##### Available data #####

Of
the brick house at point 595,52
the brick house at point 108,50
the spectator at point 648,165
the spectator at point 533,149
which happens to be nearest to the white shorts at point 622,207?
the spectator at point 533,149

#####

Rewrite the material with every "brick house" changed to "stone house", leaving everything else as it is.

Answer for the task:
Of
the stone house at point 595,52
the stone house at point 108,50
the spectator at point 648,165
the spectator at point 533,149
which happens to be nearest to the white shorts at point 622,207?
the spectator at point 533,149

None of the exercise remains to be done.